WORK REQUEST
Output the lines from the one containing "Brilliant Silver Metallic" through the one containing "883 W 34th Street N", unchanged, including both of those lines.

INPUT RECORDS
+++

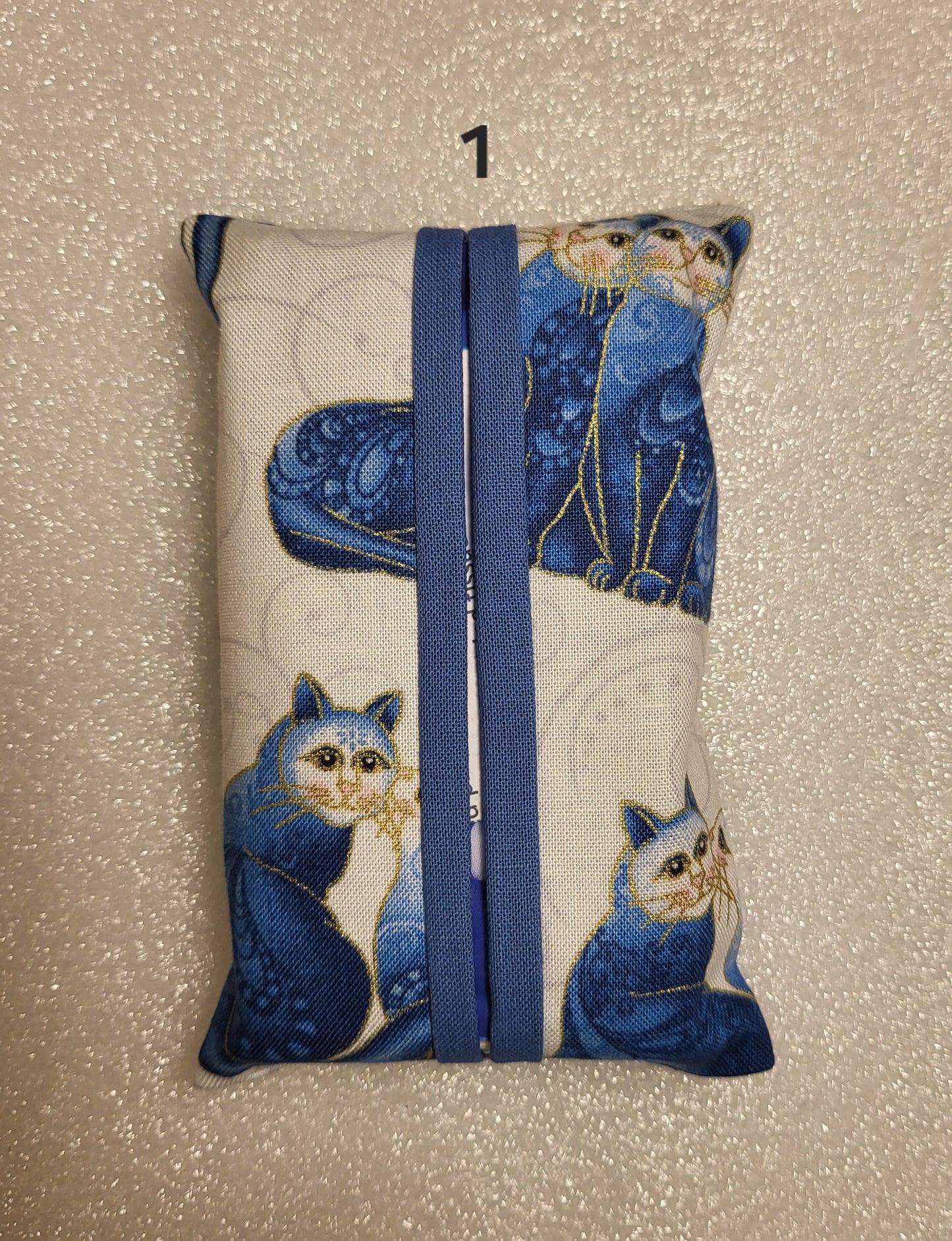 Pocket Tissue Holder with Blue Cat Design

+++

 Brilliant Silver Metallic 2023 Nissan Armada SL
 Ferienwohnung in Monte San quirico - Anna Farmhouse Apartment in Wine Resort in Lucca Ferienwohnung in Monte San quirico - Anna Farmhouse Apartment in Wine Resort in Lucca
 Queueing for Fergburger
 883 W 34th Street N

+++

TASK OUTPUT
 Brilliant Silver Metallic 2023 Nissan Armada SL
 Ferienwohnung in Monte San quirico - Anna Farmhouse Apartment in Wine Resort in Lucca Ferienwohnung in Monte San quirico - Anna Farmhouse Apartment in Wine Resort in Lucca
 Queueing for Fergburger
 883 W 34th Street N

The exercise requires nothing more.